Excerpted text:
....

Well firstly, a great idea is simply not good enough to get money! In order to get money you need to unpack way more than your idea to a provider of capital.
One of the greatest challenges facing South Africa is the rejuvenation of its business environment.
The greatest hurdle in this rejuvenation process may be the inability of entrepreneurs to access and secure financing for their initiatives.
There is a perilous misconception amongst entrepreneurs in South Africa that there is simply no financing available- a misconception that contributes to insufficient business development and an intolerably high level of entrepreneurial burnout.
Contrary to popular belief, there are many agencies in South Africa dedicated to funding small and medium businesses, however the difficulty and confusion appears to be around accessing these agencies.
It is essential for today’s entrepreneur to go beyond the traditional ‘blue chip’ methods of securing financing via commercial banks.
Private Equity and Venture Capital are terms which were coined in the early 1950s but only gained significant momentum since the IT boom in the late 1990s.
As of 2008 approximately R100 billion is under the control of private equity fund managers in South Africa and of the R100 billion, over 75 % is under management of funds that are either black influenced, black empowered or black controlled (Source: KPMG and SAVCA Venture Capital and Private Equity Industry Performance Survey of South Africa – 2009).
Granted most of these funds are earmarked for investment into later stage businesses to fund their expansion and development, but there are funds that invest into high growth, technology and innovation rich businesses.
This places private equity/venture capital in a unique position of being able to significantly assist with the funding, growth and sustainability of small and medium businesses and providing weight behind government’s commitment to black economic empowerment.
It is essential for entrepreneurs to understand what private equity and venture capital is and what financiers consider key elements when making investment decisions.
Entrepreneurs need to understand that investors are largely risk managers, ensuring the risks of their investments are commensurate with the returns they can expect. It is important to identify and communicate the risks correctly and have concrete proposals to minimize them.

....

Request 1:
Print the passage on financing for South African entrepreneurs word for word, starting with "The greatest hurdle" and going on through "via commercial banks.".

Collected data:

....

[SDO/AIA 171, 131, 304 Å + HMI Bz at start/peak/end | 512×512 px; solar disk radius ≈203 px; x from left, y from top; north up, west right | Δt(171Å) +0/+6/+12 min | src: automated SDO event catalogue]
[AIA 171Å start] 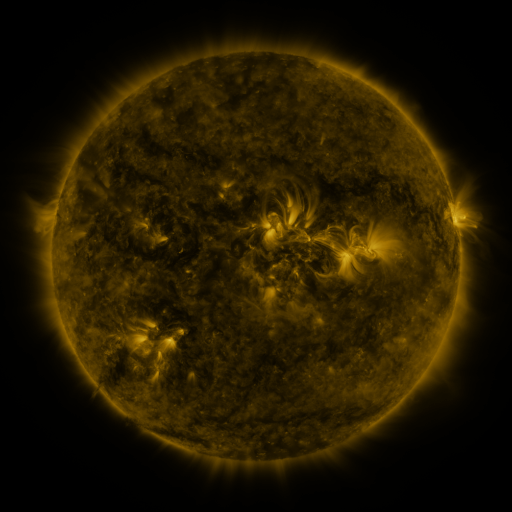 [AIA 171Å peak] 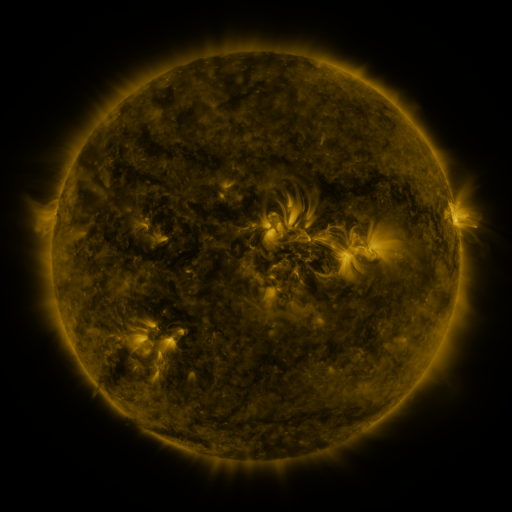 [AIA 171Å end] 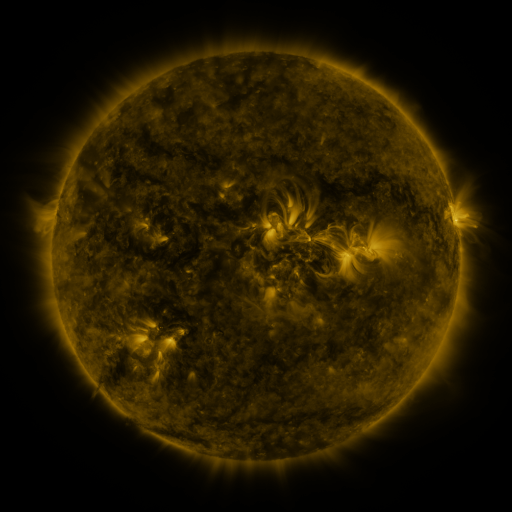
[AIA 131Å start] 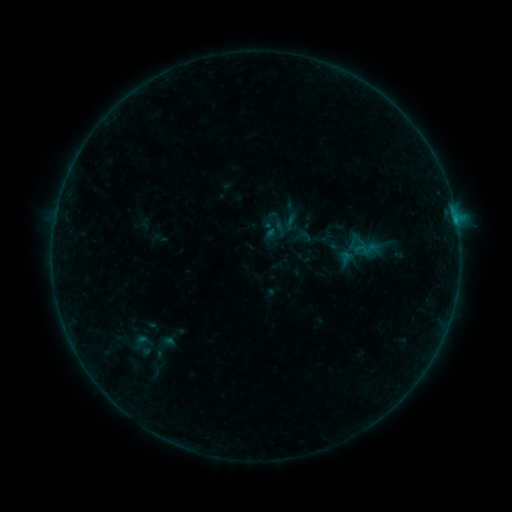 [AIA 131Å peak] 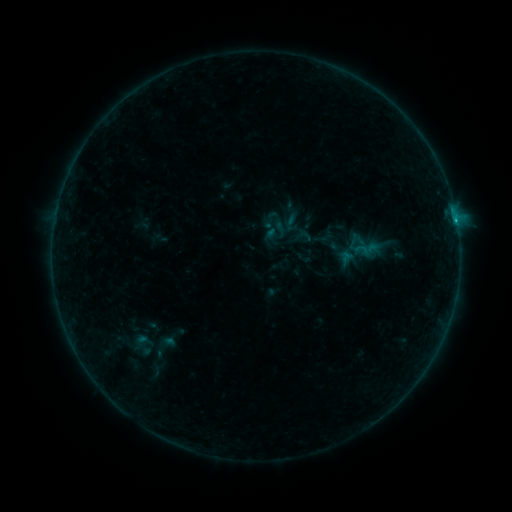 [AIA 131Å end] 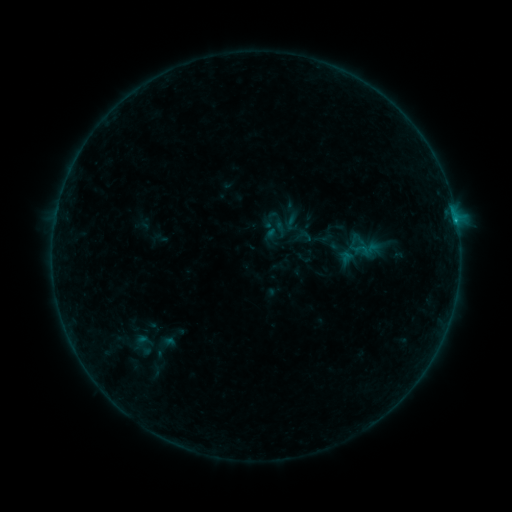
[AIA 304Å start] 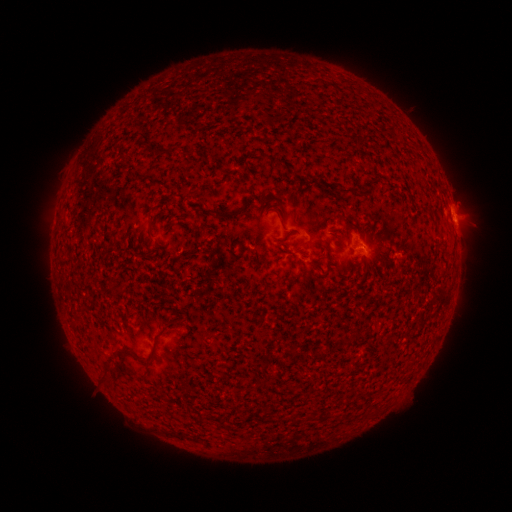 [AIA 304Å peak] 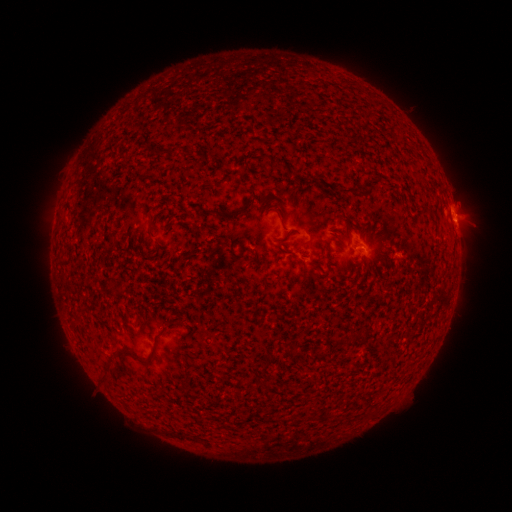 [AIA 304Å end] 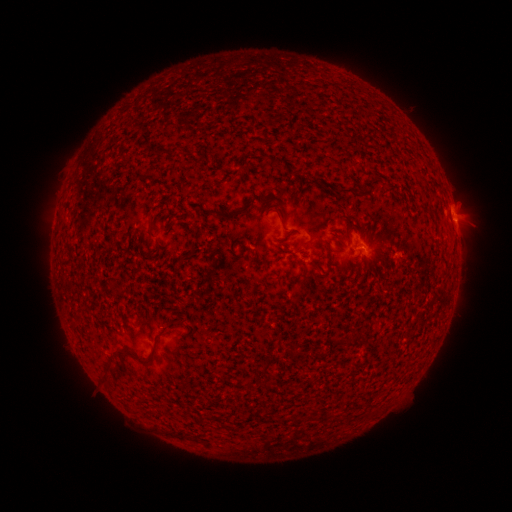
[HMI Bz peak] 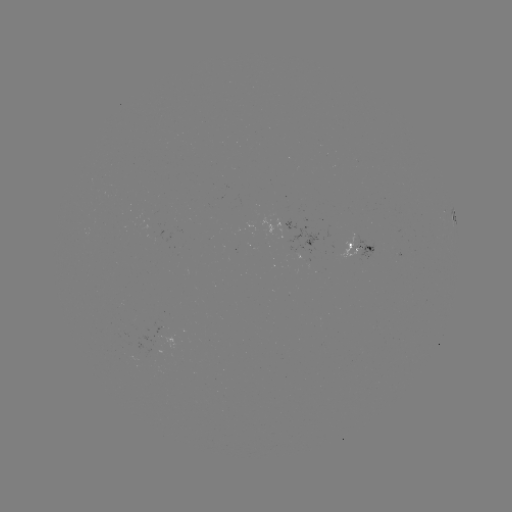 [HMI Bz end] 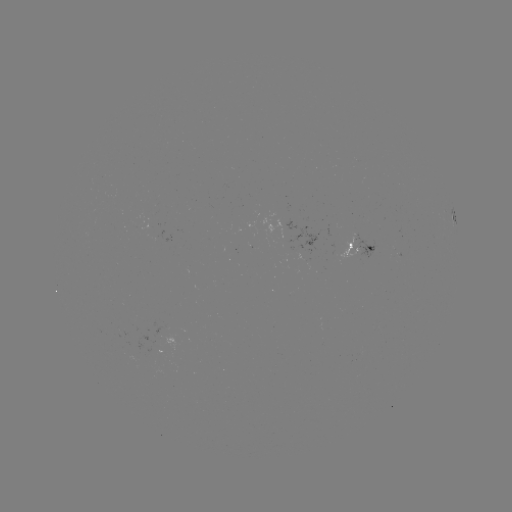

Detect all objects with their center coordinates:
B3.4 flare: (455, 223)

....

Request 2:
Count the lines of the entries above that contain the string "center", treating uppercase and lowercase as different, and reply with only the number.

Correct output 1:
The greatest hurdle in this rejuvenation process may be the inability of entrepreneurs to access and secure financing for their initiatives.
There is a perilous misconception amongst entrepreneurs in South Africa that there is simply no financing available- a misconception that contributes to insufficient business development and an intolerably high level of entrepreneurial burnout.
Contrary to popular belief, there are many agencies in South Africa dedicated to funding small and medium businesses, however the difficulty and confusion appears to be around accessing these agencies.
It is essential for today’s entrepreneur to go beyond the traditional ‘blue chip’ methods of securing financing via commercial banks.

Correct output 2:
1